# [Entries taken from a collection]
======

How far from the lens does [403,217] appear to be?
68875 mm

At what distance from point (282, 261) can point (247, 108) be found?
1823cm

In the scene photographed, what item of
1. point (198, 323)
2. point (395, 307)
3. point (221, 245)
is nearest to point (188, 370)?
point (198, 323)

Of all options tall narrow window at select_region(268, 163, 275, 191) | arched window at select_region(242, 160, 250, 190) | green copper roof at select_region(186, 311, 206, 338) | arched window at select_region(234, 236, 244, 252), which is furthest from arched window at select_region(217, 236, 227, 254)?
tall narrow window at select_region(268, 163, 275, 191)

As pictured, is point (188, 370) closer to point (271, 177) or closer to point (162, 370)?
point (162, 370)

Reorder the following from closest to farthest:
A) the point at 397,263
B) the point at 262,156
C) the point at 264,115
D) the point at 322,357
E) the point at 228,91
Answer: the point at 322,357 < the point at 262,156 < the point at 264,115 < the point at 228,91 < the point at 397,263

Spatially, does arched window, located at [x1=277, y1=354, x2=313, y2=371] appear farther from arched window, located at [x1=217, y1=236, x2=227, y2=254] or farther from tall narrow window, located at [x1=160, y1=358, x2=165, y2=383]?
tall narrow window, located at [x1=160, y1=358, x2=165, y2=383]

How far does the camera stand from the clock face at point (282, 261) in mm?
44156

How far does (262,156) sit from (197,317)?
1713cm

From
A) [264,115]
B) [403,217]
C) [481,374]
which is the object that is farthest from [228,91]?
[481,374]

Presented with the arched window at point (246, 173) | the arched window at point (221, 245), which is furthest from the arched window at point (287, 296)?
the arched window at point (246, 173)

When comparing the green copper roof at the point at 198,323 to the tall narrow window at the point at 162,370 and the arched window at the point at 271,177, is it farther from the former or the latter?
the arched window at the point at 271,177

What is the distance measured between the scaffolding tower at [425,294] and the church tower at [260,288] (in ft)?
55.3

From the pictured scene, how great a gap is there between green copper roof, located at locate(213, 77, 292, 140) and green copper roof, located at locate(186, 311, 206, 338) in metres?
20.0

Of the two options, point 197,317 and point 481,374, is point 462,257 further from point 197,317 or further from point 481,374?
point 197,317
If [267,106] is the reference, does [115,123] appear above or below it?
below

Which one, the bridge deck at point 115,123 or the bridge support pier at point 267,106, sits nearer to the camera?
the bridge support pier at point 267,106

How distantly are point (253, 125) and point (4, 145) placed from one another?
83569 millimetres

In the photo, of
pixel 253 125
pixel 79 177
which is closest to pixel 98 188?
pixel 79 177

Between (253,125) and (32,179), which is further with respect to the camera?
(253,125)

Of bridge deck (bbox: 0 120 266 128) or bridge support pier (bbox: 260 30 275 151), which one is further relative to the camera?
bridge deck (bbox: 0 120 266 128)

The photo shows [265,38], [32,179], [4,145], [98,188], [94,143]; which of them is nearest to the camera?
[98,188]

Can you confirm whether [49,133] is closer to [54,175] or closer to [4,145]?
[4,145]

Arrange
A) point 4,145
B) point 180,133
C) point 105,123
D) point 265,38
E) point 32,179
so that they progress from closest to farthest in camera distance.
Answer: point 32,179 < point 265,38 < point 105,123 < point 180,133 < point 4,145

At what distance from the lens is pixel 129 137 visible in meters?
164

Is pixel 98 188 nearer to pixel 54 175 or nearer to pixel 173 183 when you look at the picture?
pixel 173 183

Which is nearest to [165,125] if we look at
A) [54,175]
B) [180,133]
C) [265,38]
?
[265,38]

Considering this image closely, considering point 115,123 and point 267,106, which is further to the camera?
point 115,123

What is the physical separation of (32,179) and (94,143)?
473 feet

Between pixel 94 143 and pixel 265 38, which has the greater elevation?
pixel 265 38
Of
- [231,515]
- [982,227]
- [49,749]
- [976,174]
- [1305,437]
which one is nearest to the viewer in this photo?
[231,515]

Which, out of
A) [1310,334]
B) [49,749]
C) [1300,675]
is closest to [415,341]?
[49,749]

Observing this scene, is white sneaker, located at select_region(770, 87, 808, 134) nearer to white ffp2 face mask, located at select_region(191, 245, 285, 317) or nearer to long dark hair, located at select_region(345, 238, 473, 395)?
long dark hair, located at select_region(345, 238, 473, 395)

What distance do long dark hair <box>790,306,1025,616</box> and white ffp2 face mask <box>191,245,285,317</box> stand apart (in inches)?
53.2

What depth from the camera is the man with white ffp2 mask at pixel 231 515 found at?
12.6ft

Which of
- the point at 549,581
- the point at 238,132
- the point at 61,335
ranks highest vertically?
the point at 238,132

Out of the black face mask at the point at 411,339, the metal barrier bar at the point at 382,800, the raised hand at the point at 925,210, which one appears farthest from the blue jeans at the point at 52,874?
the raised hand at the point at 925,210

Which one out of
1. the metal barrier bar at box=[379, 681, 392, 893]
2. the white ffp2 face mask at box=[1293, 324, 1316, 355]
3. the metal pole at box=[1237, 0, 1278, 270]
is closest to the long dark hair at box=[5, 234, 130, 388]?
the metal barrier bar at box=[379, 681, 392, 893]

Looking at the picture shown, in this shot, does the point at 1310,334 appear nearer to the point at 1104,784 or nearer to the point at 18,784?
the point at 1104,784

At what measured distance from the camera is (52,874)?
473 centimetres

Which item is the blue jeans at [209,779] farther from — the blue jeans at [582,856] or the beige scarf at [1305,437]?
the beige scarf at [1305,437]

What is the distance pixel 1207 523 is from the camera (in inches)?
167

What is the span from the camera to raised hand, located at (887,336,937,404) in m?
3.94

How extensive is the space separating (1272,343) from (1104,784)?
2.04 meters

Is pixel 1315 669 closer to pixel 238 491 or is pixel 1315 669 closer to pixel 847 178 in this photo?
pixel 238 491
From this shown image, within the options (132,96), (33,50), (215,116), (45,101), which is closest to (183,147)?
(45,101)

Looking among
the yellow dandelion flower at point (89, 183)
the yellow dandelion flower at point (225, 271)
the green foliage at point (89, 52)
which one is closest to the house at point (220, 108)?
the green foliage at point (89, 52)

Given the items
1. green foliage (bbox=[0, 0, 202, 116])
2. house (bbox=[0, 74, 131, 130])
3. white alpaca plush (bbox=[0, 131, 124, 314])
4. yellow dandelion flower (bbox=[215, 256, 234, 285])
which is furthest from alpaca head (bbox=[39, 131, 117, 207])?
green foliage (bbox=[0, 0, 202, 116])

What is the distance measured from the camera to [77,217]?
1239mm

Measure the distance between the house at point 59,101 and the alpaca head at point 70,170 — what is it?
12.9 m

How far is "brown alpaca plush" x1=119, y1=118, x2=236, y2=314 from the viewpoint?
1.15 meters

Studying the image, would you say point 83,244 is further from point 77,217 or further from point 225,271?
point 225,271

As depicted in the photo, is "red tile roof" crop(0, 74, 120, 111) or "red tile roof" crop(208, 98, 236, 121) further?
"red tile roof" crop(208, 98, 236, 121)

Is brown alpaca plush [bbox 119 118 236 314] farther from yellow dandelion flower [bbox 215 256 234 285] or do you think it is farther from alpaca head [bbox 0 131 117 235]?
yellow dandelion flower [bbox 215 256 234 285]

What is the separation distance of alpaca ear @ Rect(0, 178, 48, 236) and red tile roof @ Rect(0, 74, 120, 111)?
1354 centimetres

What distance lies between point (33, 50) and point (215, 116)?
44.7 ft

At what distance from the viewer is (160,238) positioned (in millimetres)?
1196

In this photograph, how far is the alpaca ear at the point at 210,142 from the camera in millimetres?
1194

======

Convert the records above into a JSON list of strings with one string per line, omitting blank lines.

[
  "How far from the lens does [403,217] appear to be?",
  "68875 mm",
  "At what distance from point (282, 261) can point (247, 108) be found?",
  "1823cm",
  "In the scene photographed, what item of",
  "1. point (198, 323)",
  "2. point (395, 307)",
  "3. point (221, 245)",
  "is nearest to point (188, 370)?",
  "point (198, 323)",
  "Of all options tall narrow window at select_region(268, 163, 275, 191) | arched window at select_region(242, 160, 250, 190) | green copper roof at select_region(186, 311, 206, 338) | arched window at select_region(234, 236, 244, 252), which is furthest from arched window at select_region(217, 236, 227, 254)?",
  "tall narrow window at select_region(268, 163, 275, 191)",
  "As pictured, is point (188, 370) closer to point (271, 177) or closer to point (162, 370)?",
  "point (162, 370)",
  "Reorder the following from closest to farthest:",
  "A) the point at 397,263",
  "B) the point at 262,156",
  "C) the point at 264,115",
  "D) the point at 322,357",
  "E) the point at 228,91",
  "Answer: the point at 322,357 < the point at 262,156 < the point at 264,115 < the point at 228,91 < the point at 397,263",
  "Spatially, does arched window, located at [x1=277, y1=354, x2=313, y2=371] appear farther from arched window, located at [x1=217, y1=236, x2=227, y2=254] or farther from tall narrow window, located at [x1=160, y1=358, x2=165, y2=383]?",
  "tall narrow window, located at [x1=160, y1=358, x2=165, y2=383]",
  "How far does the camera stand from the clock face at point (282, 261) in mm?",
  "44156",
  "How far does (262,156) sit from (197,317)?",
  "1713cm",
  "From",
  "A) [264,115]",
  "B) [403,217]",
  "C) [481,374]",
  "which is the object that is farthest from [228,91]?",
  "[481,374]",
  "Presented with the arched window at point (246, 173) | the arched window at point (221, 245), which is furthest from the arched window at point (287, 296)?",
  "the arched window at point (246, 173)",
  "When comparing the green copper roof at the point at 198,323 to the tall narrow window at the point at 162,370 and the arched window at the point at 271,177, is it farther from the former or the latter?",
  "the arched window at the point at 271,177",
  "What is the distance measured between the scaffolding tower at [425,294] and the church tower at [260,288] (in ft)?",
  "55.3",
  "From the pictured scene, how great a gap is there between green copper roof, located at locate(213, 77, 292, 140) and green copper roof, located at locate(186, 311, 206, 338) in metres?",
  "20.0",
  "Of the two options, point 197,317 and point 481,374, is point 462,257 further from point 197,317 or further from point 481,374?",
  "point 197,317",
  "If [267,106] is the reference, does [115,123] appear above or below it?",
  "below",
  "Which one, the bridge deck at point 115,123 or the bridge support pier at point 267,106, sits nearer to the camera?",
  "the bridge support pier at point 267,106",
  "How distantly are point (253, 125) and point (4, 145) placed from one another?",
  "83569 millimetres",
  "In the photo, of",
  "pixel 253 125",
  "pixel 79 177",
  "which is closest to pixel 98 188?",
  "pixel 79 177",
  "Between (253,125) and (32,179), which is further with respect to the camera?",
  "(253,125)",
  "Of bridge deck (bbox: 0 120 266 128) or bridge support pier (bbox: 260 30 275 151), which one is further relative to the camera?",
  "bridge deck (bbox: 0 120 266 128)",
  "The photo shows [265,38], [32,179], [4,145], [98,188], [94,143]; which of them is nearest to the camera?",
  "[98,188]",
  "Can you confirm whether [49,133] is closer to [54,175] or closer to [4,145]?",
  "[4,145]",
  "Arrange",
  "A) point 4,145",
  "B) point 180,133",
  "C) point 105,123",
  "D) point 265,38",
  "E) point 32,179",
  "so that they progress from closest to farthest in camera distance.",
  "Answer: point 32,179 < point 265,38 < point 105,123 < point 180,133 < point 4,145",
  "At what distance from the lens is pixel 129 137 visible in meters?",
  "164",
  "Is pixel 98 188 nearer to pixel 54 175 or nearer to pixel 173 183 when you look at the picture?",
  "pixel 173 183",
  "Which is nearest to [165,125] if we look at",
  "A) [54,175]",
  "B) [180,133]",
  "C) [265,38]",
  "?",
  "[265,38]",
  "Considering this image closely, considering point 115,123 and point 267,106, which is further to the camera?",
  "point 115,123",
  "What is the physical separation of (32,179) and (94,143)?",
  "473 feet",
  "Between pixel 94 143 and pixel 265 38, which has the greater elevation?",
  "pixel 265 38",
  "Of",
  "- [231,515]",
  "- [982,227]",
  "- [49,749]",
  "- [976,174]",
  "- [1305,437]",
  "which one is nearest to the viewer in this photo?",
  "[231,515]",
  "Which, out of",
  "A) [1310,334]",
  "B) [49,749]",
  "C) [1300,675]",
  "is closest to [415,341]?",
  "[49,749]",
  "Observing this scene, is white sneaker, located at select_region(770, 87, 808, 134) nearer to white ffp2 face mask, located at select_region(191, 245, 285, 317) or nearer to long dark hair, located at select_region(345, 238, 473, 395)?",
  "long dark hair, located at select_region(345, 238, 473, 395)",
  "What distance do long dark hair <box>790,306,1025,616</box> and white ffp2 face mask <box>191,245,285,317</box> stand apart (in inches)?",
  "53.2",
  "What depth from the camera is the man with white ffp2 mask at pixel 231 515 found at?",
  "12.6ft",
  "Which of",
  "- the point at 549,581",
  "- the point at 238,132",
  "- the point at 61,335",
  "ranks highest vertically?",
  "the point at 238,132",
  "Out of the black face mask at the point at 411,339, the metal barrier bar at the point at 382,800, the raised hand at the point at 925,210, which one appears farthest from the blue jeans at the point at 52,874?",
  "the raised hand at the point at 925,210",
  "Which one out of",
  "1. the metal barrier bar at box=[379, 681, 392, 893]",
  "2. the white ffp2 face mask at box=[1293, 324, 1316, 355]",
  "3. the metal pole at box=[1237, 0, 1278, 270]",
  "is closest to the long dark hair at box=[5, 234, 130, 388]?",
  "the metal barrier bar at box=[379, 681, 392, 893]",
  "Looking at the picture shown, in this shot, does the point at 1310,334 appear nearer to the point at 1104,784 or nearer to the point at 18,784?",
  "the point at 1104,784",
  "At what measured distance from the camera is (52,874)?",
  "473 centimetres",
  "Which item is the blue jeans at [209,779] farther from — the blue jeans at [582,856] or the beige scarf at [1305,437]?",
  "the beige scarf at [1305,437]",
  "What is the distance pixel 1207 523 is from the camera (in inches)?",
  "167",
  "What is the span from the camera to raised hand, located at (887,336,937,404) in m?",
  "3.94",
  "How extensive is the space separating (1272,343) from (1104,784)?",
  "2.04 meters",
  "Is pixel 1315 669 closer to pixel 238 491 or is pixel 1315 669 closer to pixel 847 178 in this photo?",
  "pixel 238 491",
  "From this shown image, within the options (132,96), (33,50), (215,116), (45,101), which is closest to (183,147)?",
  "(45,101)",
  "Looking among",
  "the yellow dandelion flower at point (89, 183)",
  "the yellow dandelion flower at point (225, 271)",
  "the green foliage at point (89, 52)",
  "which one is closest to the house at point (220, 108)?",
  "the green foliage at point (89, 52)",
  "Given the items",
  "1. green foliage (bbox=[0, 0, 202, 116])",
  "2. house (bbox=[0, 74, 131, 130])",
  "3. white alpaca plush (bbox=[0, 131, 124, 314])",
  "4. yellow dandelion flower (bbox=[215, 256, 234, 285])",
  "which is furthest from alpaca head (bbox=[39, 131, 117, 207])?",
  "green foliage (bbox=[0, 0, 202, 116])",
  "What is the distance measured from the camera to [77,217]?",
  "1239mm",
  "Measure the distance between the house at point 59,101 and the alpaca head at point 70,170 — what is it?",
  "12.9 m",
  "How far is \"brown alpaca plush\" x1=119, y1=118, x2=236, y2=314 from the viewpoint?",
  "1.15 meters",
  "Studying the image, would you say point 83,244 is further from point 77,217 or further from point 225,271?",
  "point 225,271",
  "As depicted in the photo, is \"red tile roof\" crop(0, 74, 120, 111) or \"red tile roof\" crop(208, 98, 236, 121) further?",
  "\"red tile roof\" crop(208, 98, 236, 121)",
  "Is brown alpaca plush [bbox 119 118 236 314] farther from yellow dandelion flower [bbox 215 256 234 285] or do you think it is farther from alpaca head [bbox 0 131 117 235]?",
  "yellow dandelion flower [bbox 215 256 234 285]",
  "What is the separation distance of alpaca ear @ Rect(0, 178, 48, 236) and red tile roof @ Rect(0, 74, 120, 111)?",
  "1354 centimetres",
  "What distance lies between point (33, 50) and point (215, 116)?",
  "44.7 ft",
  "At what distance from the viewer is (160,238) positioned (in millimetres)?",
  "1196",
  "In this photograph, how far is the alpaca ear at the point at 210,142 from the camera in millimetres?",
  "1194"
]